**Recorded data**:

"""

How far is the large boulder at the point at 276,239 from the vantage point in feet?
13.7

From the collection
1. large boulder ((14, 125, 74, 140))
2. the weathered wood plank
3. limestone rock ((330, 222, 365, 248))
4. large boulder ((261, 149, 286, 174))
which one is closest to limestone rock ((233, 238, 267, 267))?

"""

**Aim**: Rewrite the entries above with "boulder" changed to "stone" each time it occurs and nothing else altered.

**Correct response**:
How far is the large stone at the point at 276,239 from the vantage point in feet?
13.7

From the collection
1. large stone ((14, 125, 74, 140))
2. the weathered wood plank
3. limestone rock ((330, 222, 365, 248))
4. large stone ((261, 149, 286, 174))
which one is closest to limestone rock ((233, 238, 267, 267))?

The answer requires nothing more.